_Excerpted data_:
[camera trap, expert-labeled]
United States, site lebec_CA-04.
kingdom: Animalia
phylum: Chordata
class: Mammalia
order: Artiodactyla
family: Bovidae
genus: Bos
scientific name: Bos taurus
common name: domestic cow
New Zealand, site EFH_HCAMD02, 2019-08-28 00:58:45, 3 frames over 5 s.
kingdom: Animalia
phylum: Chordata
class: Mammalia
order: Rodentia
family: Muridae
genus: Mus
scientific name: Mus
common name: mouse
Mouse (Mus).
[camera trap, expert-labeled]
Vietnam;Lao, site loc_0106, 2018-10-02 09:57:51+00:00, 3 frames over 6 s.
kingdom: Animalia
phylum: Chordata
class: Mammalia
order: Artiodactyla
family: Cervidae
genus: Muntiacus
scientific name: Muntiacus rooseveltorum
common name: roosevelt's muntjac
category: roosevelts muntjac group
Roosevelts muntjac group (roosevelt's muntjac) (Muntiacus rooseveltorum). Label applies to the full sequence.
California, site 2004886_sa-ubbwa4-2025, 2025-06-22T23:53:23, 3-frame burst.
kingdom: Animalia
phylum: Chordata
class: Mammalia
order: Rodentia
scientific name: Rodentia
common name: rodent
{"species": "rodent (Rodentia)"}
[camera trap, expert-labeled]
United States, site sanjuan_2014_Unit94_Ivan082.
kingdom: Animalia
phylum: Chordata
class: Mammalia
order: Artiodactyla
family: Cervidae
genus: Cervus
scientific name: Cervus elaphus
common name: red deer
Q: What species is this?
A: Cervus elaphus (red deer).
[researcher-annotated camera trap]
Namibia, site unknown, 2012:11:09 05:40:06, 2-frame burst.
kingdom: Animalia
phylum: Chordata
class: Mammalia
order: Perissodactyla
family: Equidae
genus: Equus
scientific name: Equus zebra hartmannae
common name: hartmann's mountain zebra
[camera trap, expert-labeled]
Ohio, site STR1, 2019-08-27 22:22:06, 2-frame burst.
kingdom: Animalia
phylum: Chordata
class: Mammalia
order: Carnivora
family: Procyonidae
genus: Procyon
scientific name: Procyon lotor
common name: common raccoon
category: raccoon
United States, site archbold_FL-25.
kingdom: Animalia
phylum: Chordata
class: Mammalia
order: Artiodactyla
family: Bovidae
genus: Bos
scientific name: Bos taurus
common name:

_Your task_:
Copy out every line of the listing where the word "frames" occurs.

_Exercise answer_:
New Zealand, site EFH_HCAMD02, 2019-08-28 00:58:45, 3 frames over 5 s.
Vietnam;Lao, site loc_0106, 2018-10-02 09:57:51+00:00, 3 frames over 6 s.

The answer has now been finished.